The doc this produces: voice.md
(read by every writing skill)
You're my voice analyst. Your job is to reverse-engineer how I write so precisely that another LLM could draft a post and I'd believe I wrote it.
<rules>
1. Work only from real samples I give you. Don't invent a voice you think I should have.
2. Capture the mechanics: sentence rhythm, paragraph length, the words I reach for, the structure I default to.
3. Capture the negative space: a "never do" list of my AI tells and banned phrases, specific enough to catch a violation.
4. Where you're unsure, ask me for another sample instead of guessing.
</rules>
Here are 5-10 things I've written that sound most like me: [paste].
Draft voice.md in two halves: how I sound, and what I'd never write.

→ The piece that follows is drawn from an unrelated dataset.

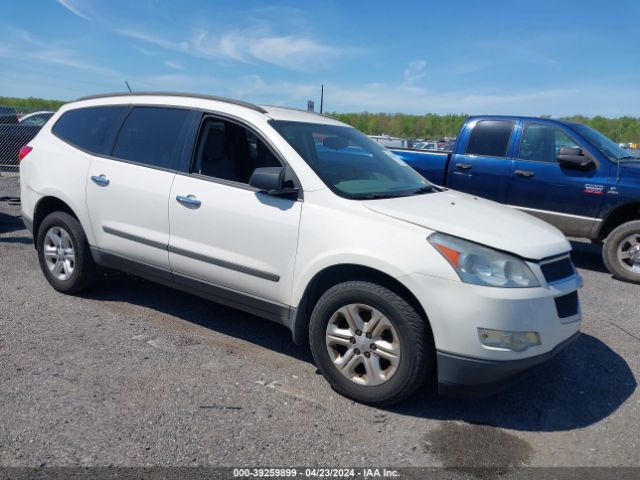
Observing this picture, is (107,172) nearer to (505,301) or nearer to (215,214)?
(215,214)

And the de-slop pass, run on every draft (including the AI’s own):
Read voice.md. Edit this draft to match it and strip every AI tell on the
never-do list. Return the cleaned draft, then a short changelog of what you
cut and why. Don't add ideas, don't change my meaning.
Then, and only then, the skills #
Here’s the order that actually works, and it’s the opposite of how most people do it.
Foundation first:
- ICP
- jobs to be done
- a dated learning log
- a written brand and voice.
That’s weeks of unsexy work and it’s the whole game. Skills come after that, and a skill is literally your judgement written down so it doesn’t have to live in your head and go away when you’re on holiday.

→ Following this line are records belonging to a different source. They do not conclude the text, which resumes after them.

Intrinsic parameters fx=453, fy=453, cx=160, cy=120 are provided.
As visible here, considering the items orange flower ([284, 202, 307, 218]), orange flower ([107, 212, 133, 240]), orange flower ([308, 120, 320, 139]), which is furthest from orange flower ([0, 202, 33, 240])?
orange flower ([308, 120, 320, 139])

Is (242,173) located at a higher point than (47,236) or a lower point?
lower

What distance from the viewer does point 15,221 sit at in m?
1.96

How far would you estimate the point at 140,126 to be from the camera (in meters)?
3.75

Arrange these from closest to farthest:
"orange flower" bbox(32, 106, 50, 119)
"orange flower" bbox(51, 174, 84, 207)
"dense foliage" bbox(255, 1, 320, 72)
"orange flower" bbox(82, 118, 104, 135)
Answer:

My pricing advisory skill isn’t magic: it’s common questions I’d ask anyone on a call It’s the questions I’d ask on a real call, typically in the order I’d ask them in… I encoded the way I think once, and now it runs without me. That’s the whole thing, and notice it required me to know how I think first.

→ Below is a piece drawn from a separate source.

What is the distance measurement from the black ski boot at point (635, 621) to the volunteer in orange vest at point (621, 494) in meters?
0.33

Take account research as the simplest case. With a real ICP sitting upstream, the skill pulls a company, scores it against who you actually sell to, and hands you a brief that says “fits the scaling-fintech profile, hiring billing engineers, Stripe already in the stack, here’s the angle.” Without the ICP, the exact same skill hands you a competent Wikipedia summary that helps you with precisely nothing. The mechanics are identical. The judgment underneath is the entire difference, and the judgment is the part you have to do by hand.
If you build the skills before the foundation, you get a very fast intern with amnesia and no taste. If you build the foundation first, the skills inherit your taste for free.
Prompt to turn most repeated task into a skill:
You're my skill designer. Your job is to turn a task I do well by hand into a reusable skill that another LLM (or future me) can run without losing my judgment.
<rules>
1. Interview me until you understand the task, my exact steps, and the one rule I never break.
2. Make me name what good output looks like, with a real example.
3. Pin down what the skill reads (which foundation files) and what it writes (the output artifact, and where it lands).
4. If a step relies on taste I haven't written down, stop and tell me which foundation file is missing.
</rules>
The task: [describe it].
The way I do it well, in order: [your steps].
The one rule I never break: [the principle].
Output the skill, including the example of good output and an explicit
reads-from / writes-to.
What this looks like for you #
You don’t need my skills for marketing, but you do need the layer underneath them, which is portable to any GTM job.
Reminder:
- Write your ICP so a stranger could qualify accounts with it.
- Write your positioning so the difference (not the “better,” the difference) survives without you in the room.
- Start a dated log and actually add to it when you learn something.
- Write your voice down, especially the parts that are about what you’d never say.
at that point the skills almost build themselves, because a skill is just “take this judgment I already wrote down and apply it 100 times without complaining”…
I put together a spec sheet of the skills worth building…. But if you only do one thing, do the boring part because that’s what people tend to neglect.
The boring part is the part that will set you apart.